Coefficients for exponential random graph models for fighting edges in the 2011–12 season. The first model uses the actual number of fighting penalties given to each player and actual differences in fighting rates to estimate the likelihood of edge formation, the second model uses the numbers of fighting penalties predicted by the negative binomial models.
*p < .05; **p < .01; ***p < .001.
In summary, dyadic similarity in fighting rates (a proxy for enforcer status), is a large positive predictor of whether two players will fight. Probabilistically, enforcers should fight one another frequently given their collective proclivity to fighting behavior, but the ERGM coefficients reveal an additional level of attraction between enforcers and/or avoidance between enforcers and non-enforcers.

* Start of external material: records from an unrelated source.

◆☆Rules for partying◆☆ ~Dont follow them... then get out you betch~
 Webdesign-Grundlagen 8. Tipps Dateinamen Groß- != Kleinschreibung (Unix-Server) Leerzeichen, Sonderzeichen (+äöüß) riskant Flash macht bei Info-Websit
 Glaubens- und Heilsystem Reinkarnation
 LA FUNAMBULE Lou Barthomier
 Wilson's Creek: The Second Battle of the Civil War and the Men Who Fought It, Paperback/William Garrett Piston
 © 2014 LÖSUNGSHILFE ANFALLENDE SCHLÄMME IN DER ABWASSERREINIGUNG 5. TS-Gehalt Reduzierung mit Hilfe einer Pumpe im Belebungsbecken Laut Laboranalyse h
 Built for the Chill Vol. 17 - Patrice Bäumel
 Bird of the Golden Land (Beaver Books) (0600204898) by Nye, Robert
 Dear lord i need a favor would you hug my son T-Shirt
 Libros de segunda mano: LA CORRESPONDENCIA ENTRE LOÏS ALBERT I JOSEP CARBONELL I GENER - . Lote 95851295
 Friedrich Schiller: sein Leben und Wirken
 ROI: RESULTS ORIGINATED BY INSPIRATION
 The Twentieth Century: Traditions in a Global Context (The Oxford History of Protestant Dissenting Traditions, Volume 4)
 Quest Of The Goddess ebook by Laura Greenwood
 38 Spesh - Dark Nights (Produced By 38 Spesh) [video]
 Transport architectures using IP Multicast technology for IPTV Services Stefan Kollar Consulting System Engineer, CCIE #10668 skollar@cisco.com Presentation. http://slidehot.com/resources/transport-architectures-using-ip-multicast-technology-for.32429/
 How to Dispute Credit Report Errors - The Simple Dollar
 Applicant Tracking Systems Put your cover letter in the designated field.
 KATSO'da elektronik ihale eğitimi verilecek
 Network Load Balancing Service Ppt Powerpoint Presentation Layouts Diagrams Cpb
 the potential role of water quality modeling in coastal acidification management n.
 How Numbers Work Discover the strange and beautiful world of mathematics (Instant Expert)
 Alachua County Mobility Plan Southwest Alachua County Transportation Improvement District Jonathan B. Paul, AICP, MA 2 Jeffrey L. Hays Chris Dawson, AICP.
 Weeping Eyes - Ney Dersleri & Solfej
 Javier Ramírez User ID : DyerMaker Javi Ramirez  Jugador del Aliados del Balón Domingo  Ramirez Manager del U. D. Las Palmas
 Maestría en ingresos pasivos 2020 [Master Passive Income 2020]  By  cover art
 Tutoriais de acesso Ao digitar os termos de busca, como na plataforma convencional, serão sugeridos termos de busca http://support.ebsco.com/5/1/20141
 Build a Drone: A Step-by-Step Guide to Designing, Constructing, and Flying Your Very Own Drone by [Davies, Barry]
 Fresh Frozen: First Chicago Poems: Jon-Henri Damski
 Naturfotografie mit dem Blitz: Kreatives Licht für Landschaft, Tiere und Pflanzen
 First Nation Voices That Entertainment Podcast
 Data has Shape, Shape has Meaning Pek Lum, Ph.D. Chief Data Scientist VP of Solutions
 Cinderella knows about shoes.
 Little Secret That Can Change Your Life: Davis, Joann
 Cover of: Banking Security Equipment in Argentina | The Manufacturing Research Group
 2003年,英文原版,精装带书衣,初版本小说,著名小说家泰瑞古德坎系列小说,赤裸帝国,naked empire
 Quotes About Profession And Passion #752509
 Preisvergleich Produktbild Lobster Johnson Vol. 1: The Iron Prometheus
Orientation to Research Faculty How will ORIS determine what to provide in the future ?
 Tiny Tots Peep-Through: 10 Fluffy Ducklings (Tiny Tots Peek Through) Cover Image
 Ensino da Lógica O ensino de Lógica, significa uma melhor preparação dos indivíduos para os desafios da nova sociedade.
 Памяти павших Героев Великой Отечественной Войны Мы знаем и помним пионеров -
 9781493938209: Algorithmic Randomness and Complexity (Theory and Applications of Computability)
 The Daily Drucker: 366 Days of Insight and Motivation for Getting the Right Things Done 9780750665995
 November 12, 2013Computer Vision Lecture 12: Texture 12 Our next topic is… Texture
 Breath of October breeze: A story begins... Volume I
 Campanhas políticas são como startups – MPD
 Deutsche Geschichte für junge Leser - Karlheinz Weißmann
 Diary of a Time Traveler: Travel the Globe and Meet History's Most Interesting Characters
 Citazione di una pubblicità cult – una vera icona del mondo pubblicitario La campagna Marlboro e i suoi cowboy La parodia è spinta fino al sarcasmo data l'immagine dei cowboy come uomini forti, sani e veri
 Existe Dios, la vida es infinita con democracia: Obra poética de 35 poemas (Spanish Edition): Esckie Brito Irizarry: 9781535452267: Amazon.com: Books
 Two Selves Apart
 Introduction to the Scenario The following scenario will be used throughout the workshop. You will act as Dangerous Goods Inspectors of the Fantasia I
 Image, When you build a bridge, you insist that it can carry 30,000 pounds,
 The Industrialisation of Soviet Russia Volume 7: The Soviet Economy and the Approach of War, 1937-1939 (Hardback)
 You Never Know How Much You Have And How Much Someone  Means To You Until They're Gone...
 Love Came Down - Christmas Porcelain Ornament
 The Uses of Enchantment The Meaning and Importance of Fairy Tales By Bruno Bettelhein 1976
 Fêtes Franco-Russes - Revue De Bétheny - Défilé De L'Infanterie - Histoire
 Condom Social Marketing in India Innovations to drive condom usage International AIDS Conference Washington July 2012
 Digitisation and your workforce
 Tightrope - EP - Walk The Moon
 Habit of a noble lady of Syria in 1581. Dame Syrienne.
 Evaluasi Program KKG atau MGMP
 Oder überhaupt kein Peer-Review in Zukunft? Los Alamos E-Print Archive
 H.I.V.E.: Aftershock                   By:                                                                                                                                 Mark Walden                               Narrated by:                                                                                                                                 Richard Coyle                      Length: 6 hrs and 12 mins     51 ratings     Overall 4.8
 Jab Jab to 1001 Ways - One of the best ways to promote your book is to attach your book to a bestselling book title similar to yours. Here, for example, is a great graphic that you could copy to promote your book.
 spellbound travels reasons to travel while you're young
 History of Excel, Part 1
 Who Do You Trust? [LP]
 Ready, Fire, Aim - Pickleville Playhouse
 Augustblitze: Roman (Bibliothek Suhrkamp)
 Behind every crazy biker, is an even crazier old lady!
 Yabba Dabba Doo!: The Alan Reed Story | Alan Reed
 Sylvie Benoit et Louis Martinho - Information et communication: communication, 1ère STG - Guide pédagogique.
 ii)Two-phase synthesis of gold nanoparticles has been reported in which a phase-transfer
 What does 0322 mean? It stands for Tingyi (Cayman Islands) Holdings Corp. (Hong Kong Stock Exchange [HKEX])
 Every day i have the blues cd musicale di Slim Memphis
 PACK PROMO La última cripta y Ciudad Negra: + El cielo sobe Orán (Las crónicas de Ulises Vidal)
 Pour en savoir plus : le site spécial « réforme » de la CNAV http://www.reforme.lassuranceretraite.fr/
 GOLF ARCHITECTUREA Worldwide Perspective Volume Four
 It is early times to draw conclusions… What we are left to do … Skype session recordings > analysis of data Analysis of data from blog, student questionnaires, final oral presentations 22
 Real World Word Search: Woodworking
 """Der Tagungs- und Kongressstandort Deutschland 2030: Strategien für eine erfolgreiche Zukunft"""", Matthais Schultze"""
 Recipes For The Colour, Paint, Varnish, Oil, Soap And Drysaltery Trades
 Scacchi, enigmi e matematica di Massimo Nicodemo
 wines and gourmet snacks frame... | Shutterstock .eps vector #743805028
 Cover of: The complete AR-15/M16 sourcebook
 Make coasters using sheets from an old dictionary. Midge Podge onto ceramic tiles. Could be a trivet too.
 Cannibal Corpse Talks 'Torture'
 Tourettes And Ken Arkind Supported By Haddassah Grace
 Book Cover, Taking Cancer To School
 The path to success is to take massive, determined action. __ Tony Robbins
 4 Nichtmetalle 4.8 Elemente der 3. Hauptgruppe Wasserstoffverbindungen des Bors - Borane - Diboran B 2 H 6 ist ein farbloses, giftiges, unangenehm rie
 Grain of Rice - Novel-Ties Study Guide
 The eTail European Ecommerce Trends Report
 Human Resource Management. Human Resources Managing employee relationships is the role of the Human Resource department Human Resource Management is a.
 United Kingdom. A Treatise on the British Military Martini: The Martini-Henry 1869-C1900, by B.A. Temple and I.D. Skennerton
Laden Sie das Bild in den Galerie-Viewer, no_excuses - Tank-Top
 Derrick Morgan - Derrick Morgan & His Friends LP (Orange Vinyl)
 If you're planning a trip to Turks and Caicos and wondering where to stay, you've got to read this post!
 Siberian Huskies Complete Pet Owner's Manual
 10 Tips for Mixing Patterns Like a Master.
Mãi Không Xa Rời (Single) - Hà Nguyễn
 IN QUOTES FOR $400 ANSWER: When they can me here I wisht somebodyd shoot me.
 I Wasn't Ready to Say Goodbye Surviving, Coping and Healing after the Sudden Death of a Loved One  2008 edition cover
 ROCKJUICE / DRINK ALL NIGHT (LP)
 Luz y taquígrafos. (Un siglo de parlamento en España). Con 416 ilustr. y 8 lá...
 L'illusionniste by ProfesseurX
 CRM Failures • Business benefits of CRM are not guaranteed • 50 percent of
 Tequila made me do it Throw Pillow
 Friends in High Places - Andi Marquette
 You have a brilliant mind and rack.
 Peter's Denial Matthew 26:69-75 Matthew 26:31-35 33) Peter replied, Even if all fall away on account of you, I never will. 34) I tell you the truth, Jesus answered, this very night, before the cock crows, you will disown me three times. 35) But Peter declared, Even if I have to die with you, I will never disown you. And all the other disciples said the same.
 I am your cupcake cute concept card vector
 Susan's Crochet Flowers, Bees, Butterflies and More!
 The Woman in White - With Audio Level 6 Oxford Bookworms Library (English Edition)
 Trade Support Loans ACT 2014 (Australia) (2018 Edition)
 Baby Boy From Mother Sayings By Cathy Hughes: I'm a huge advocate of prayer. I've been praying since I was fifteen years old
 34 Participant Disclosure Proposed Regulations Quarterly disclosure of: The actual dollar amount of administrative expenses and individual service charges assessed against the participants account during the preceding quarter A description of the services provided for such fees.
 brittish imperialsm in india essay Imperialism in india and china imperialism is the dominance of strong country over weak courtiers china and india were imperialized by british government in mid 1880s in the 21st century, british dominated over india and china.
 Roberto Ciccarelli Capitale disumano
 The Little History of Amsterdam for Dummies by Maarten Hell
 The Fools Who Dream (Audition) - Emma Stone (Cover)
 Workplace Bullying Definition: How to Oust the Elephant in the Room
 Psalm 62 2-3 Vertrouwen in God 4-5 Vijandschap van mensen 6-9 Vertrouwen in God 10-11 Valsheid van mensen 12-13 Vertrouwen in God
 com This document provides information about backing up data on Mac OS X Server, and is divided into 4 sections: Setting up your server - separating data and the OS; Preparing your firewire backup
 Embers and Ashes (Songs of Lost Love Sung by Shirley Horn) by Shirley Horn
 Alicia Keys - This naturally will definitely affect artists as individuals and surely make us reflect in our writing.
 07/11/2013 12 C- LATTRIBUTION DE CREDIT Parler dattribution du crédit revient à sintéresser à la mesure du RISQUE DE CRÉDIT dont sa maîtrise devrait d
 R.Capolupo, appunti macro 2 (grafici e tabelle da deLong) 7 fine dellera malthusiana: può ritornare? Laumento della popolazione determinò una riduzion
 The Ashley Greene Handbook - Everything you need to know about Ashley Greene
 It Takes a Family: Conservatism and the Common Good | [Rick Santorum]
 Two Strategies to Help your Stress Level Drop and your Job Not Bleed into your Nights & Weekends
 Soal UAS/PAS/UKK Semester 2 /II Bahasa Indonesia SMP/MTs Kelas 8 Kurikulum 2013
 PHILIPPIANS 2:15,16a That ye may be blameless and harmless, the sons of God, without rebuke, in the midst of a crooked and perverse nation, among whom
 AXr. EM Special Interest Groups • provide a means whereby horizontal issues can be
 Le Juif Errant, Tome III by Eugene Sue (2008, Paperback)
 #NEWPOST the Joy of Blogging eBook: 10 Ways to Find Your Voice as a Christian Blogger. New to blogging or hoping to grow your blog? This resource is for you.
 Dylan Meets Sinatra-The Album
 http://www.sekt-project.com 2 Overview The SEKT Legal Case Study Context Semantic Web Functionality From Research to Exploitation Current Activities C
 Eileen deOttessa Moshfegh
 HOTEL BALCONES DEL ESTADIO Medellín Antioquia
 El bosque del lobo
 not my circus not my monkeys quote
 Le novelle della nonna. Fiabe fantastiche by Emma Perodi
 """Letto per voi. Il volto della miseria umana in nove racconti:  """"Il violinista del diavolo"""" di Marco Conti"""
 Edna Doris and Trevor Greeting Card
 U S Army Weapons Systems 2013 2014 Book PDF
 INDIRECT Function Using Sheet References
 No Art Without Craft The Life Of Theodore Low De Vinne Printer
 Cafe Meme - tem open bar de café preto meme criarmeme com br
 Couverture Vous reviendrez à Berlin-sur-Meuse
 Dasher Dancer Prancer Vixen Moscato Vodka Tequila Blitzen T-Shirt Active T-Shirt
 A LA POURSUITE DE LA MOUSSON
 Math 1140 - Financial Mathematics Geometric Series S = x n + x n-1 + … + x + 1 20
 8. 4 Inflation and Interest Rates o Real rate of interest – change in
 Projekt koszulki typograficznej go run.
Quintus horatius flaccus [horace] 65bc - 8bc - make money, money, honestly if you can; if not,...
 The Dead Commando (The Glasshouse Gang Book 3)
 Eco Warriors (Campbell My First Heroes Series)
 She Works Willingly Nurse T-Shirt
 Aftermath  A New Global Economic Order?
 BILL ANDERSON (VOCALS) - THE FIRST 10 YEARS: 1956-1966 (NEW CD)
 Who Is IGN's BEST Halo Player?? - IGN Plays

Calculated fights among enforcers and network visualization
Visualizations of the broader fighting network better illustrate how the situational, distribution, and interactional changes are intertwined. Prior models of fighting penalties per player and seasonal fighting networks suggest that the fighting network will have a dense core of enforcers/low-scoring players and a sparse periphery. It is also expected that the edges closer to the core of fighting networks will contain a higher rate of “calculated fights”, given that enforcers should appear more frequently in the center of the network, enforcers participate in more calculated fights, and enforcers should have sufficient career-driven motivation to fight one another.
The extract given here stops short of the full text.